In their review of published case reports, Loh et al. [15] reported that the majority of patients with mTSH were females without symptoms of thyroid disorders, except for one with clinical features of hyperthyroidism. Hattori et al. [18] stated that mTSH is predominant in samples from elderly patients and that autoimmune mechanisms might be involved in the generation of mTSH [17]. On the other hand, some patients with mTSH have anti-Tg, anti-TSH receptors, and anti-thyroperoxidase antibodies [15]. Although our population consisted of middle-aged and elderly patients, no correlation was noted between mTSH and age or TgAb status. Moreover, no correlation was found in the study group between mTSH and disease stage or previous radioiodine therapy. In our opinion, more data are needed in order to attribute mTSH generation to age, sex, or autoimmunity.

It has been suggested the screening for TSH in subclinical hypothyroidism is necessary before LT4 therapy is initiated [1718]. However, this seems routinely impracticable; the same can probably be said in the case of thyroid cancer patients. Moreover, the detection of mTSH must be undertaken in particular conditions in surgical hypothyroid patients (present data), such as in patients with sleep disorders [20].

Our study has several limitations: (1) both the study and control groups comprised few subjects; (2) no other laboratory procedures were performed after PEG-precipitation; (3) TSH was assayed by means of only one analytical platform; and (4) the cut-off of PEG-precipitable TSH was set arbitrarily.
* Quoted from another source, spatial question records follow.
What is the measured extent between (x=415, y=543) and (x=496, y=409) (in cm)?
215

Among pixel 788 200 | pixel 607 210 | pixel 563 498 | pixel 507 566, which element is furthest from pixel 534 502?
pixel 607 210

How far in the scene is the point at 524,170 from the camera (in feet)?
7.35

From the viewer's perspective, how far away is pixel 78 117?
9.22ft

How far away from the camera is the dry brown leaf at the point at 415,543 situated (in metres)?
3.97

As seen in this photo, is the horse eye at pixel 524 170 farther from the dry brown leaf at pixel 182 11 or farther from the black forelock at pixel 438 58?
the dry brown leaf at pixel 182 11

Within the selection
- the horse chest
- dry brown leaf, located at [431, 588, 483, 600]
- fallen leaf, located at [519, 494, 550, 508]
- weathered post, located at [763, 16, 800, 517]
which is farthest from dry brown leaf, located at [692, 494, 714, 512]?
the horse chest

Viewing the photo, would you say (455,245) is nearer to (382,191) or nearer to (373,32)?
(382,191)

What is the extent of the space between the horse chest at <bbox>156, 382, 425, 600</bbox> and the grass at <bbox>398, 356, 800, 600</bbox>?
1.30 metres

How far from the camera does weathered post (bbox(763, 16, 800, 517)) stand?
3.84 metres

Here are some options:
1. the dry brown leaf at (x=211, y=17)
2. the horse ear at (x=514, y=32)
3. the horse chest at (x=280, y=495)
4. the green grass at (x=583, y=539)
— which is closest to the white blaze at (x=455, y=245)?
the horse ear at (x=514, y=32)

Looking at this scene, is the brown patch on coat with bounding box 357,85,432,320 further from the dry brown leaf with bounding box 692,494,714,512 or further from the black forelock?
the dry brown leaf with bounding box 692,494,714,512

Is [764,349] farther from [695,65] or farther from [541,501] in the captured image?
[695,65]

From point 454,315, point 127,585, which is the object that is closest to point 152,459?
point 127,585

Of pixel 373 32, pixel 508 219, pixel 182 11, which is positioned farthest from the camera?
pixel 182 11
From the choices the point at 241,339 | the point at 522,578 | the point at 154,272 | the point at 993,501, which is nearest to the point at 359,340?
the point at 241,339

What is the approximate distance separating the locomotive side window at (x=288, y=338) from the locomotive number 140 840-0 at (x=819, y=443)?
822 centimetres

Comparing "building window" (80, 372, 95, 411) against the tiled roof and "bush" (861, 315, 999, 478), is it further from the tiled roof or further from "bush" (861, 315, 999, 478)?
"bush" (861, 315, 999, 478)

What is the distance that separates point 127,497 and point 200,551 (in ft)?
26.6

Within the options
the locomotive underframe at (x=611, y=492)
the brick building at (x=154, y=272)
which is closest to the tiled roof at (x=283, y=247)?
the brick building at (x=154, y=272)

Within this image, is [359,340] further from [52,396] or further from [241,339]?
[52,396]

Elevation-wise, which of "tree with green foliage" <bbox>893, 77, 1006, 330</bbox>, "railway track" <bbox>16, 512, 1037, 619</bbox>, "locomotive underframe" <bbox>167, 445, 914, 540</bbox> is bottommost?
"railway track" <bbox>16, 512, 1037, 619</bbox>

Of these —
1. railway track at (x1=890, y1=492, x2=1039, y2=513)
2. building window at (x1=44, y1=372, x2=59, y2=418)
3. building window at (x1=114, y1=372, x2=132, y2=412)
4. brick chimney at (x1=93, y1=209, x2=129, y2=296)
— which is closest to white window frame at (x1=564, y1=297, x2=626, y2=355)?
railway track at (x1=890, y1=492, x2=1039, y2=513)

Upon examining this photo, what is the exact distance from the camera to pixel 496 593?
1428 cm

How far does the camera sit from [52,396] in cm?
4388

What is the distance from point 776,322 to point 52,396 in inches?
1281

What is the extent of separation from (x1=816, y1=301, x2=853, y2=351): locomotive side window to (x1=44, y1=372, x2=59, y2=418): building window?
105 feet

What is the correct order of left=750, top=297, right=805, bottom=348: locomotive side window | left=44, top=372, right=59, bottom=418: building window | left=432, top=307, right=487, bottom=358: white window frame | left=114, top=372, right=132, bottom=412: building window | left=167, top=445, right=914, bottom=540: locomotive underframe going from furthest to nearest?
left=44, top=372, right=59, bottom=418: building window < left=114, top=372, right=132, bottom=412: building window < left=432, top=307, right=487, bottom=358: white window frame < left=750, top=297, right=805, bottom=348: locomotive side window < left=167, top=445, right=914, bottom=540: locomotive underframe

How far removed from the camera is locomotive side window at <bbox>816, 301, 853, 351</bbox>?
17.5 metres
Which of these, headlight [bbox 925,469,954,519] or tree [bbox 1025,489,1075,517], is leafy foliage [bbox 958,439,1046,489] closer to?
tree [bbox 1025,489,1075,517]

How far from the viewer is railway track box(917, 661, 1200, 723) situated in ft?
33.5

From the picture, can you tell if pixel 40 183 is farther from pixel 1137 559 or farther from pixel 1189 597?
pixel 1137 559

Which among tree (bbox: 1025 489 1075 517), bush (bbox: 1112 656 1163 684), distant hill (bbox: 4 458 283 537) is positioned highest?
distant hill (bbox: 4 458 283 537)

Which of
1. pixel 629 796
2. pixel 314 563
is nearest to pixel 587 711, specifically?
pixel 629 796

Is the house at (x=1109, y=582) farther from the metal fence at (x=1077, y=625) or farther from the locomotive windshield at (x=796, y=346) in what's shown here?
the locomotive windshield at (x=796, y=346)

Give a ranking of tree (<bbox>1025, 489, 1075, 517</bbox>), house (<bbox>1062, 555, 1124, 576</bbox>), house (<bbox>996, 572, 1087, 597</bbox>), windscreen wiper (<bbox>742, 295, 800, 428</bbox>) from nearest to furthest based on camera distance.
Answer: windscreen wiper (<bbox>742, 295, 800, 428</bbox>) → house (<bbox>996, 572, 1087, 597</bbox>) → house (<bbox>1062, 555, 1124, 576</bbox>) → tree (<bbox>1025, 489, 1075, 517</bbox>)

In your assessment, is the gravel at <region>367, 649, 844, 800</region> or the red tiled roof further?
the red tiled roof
In conclusion, free-TSH levels after PEG precipitation are on average 40% lower than serum TSH levels in hypothyroid subjects with or without a history of thyroid carcinoma. The presence of mTSH seems to be a rare phenomenon in our patients. Patients suspected of having mTSH must be followed up for a long time, owing to the hypothesized long persistence of the immunoglobulin G-TSH complex [19]. In some patients with low PEG-precipitable TSH (%), a reduction in LT4 dosage could be suggested. Moreover, LT4 dosage adjusted to b.w. is the main factor in maintaining TSH in a semi-suppressed or normal range. More serum samples need to be evaluated in order to strike a balance between adequate TSH suppression and the avoidance of unnecessary long-term exogenous hyperthyroxinemia.